In his new book, Why We Lie: The Evolutionary Roots of Deception and the Unconscious Mind, philosopher and evolutionary psychologist David Livingstone Smith charts a universe that is ambiguous, unstable, duplicitous, and downright deceitful. It's as if every move we made were, on some level, false, "redeemed" only by what we might reveal, poker-style, by way of a "tell." In Smith's view, human individuals are essentially divided against themselves for our social and physical survival. Whereas Sissela Bok's groundbreaking 1978 ethical study, Lying, examined the unstable parameters of truth and lies within a framework of moral choice, Smith says that much of this behavior is beyond our conscious control. Physical - hence genetic - survival lies at the root of the human capacity for deceit and self-deception. Smith is concerned with the mental apparatus of deception and self-deception as it has evolved in homo sapiens, how it operates across a social dynamic, and how it seems to have broken down as the size and complexity of human societies have outstripped its capacity for correction.
In the political season of 2004, it might be the question of the moment: When did homo sapiens - literally, "wise men" - become, collectively, "wise guys"? Following a Skeptic Society lecture at CalTech, Dr. Smith took a few moments to crack wise with CityBeat.
CityBeat: You say that "It was probably only after spoken language arrived that humans became able to lie to themselves." Yet, if other primates and infants can engage in deceptive behaviors, isn't it likely that they can also lie to themselves?
David Livingstone Smith: Think about a non-human species, say, two cats in a fight. Before they fight, they puff themselves up and make their fur stand on end so they look bigger and more formidable. Well - do they believe themselves to be bigger when they do that? It's difficult to say. But certainly with the evolution of language it becomes possible for us to misrepresent ourselves to ourselves. It's hard for me to conceive of self-deception without language, although I would concede that it's possible. But with language, it's a slam-dunk.
Is what we call "consciousness" - that thin veneer of largely unconscious mental operations - simply equivalent to behavior?
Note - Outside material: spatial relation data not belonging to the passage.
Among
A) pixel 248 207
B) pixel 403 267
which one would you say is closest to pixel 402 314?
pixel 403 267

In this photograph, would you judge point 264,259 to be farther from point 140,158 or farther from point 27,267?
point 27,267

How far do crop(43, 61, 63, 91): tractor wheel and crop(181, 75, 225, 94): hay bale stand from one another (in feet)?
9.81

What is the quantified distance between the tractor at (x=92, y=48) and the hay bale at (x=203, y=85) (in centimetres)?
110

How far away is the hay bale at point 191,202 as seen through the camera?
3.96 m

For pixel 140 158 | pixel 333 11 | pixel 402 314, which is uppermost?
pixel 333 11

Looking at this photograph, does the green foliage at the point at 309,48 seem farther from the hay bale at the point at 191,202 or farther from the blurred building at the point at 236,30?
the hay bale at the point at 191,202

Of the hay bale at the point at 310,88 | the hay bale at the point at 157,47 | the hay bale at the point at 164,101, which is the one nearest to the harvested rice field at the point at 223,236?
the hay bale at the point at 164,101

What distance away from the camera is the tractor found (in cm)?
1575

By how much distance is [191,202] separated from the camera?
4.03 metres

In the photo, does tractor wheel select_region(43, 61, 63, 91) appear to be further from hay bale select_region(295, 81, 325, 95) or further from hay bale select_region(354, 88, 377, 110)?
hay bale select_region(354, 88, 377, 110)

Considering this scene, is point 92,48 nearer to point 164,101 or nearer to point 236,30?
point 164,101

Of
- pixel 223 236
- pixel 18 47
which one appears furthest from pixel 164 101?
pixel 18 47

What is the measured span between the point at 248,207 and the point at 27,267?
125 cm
No, there's a distinction. Imagine a robot that's a perfect simulacrum of you. Now, whether or not that robot that looks and behaves just like you, does it also have the same sort of experiences you do? No. So you can't reduce consciousness to behavior. Consciousness is a convenient way of representing ourselves to ourselves. What we present to ourselves does not have any guarantee of its truth whatsoever. We write novels about ourselves in consciousness.
So it's a fiction?
To a great extent, yes. Let's call it historical fiction. There has to be a significant amount of fact or else we'd be completely off the wall all the time. But that element of fact is highly embellished by our self-serving biases and wishful thinking and so forth. Back in the 1950s, the social psychologist Solomon Asch conducted some classic experiments demonstrating that social pressures run so deep that they can actually alter our perceptions.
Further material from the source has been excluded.